AWS Glue offers a really nice set of tools. However, in order to get started either an AWS account is required or by using a docker image plus some setup.
This repo offers an example docker-compose.yml
file, accompanied by a project setup. You can use this setup to jump start your Glue experimentation.
- Run Glue locally either via jobs or via Jupyter Lab
- Local S3 using Localstack
Docker and docker compose (or similar) is all you need.
S3 setup can optionally be done on container startup. Just edit .aws/buckets.sh. This bash script can contain any set of AWS CLI S3 operations.
Simply run
docker compose up
JupyterLab is available at http://127.0.0.1:8888/. Any notebooks under notebooks/ will be available.

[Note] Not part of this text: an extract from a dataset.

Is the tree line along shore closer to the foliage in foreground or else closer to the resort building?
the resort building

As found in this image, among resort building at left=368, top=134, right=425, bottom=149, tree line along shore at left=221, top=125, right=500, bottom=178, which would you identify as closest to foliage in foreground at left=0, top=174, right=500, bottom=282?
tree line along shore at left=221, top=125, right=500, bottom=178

A couple of sample notebooks exist to get you started.
AWS CLI can be used for managing buckets and objects. The only requirement is that mock credentials have been defined. Here's an example:
AWS_ACCESS_KEY_ID=mock AWS_SECRET_ACCESS_KEY=mock aws --endpoint-url=http://localhost:4566 s3 ls
All jobs under jobs/ will be copied automatically under /opt/jobs
inside Glue docker container.
Connect to the docker container for glue. The command should be similar to:
docker exec -it local-aws-glue-glue-1 /bin/bash
Then using the container's bash shell use glue-spark-submit
to run a job. For example, you can run orders.py
by running:
glue-spark-submit --master local\[*\] /opt/jobs/orders.py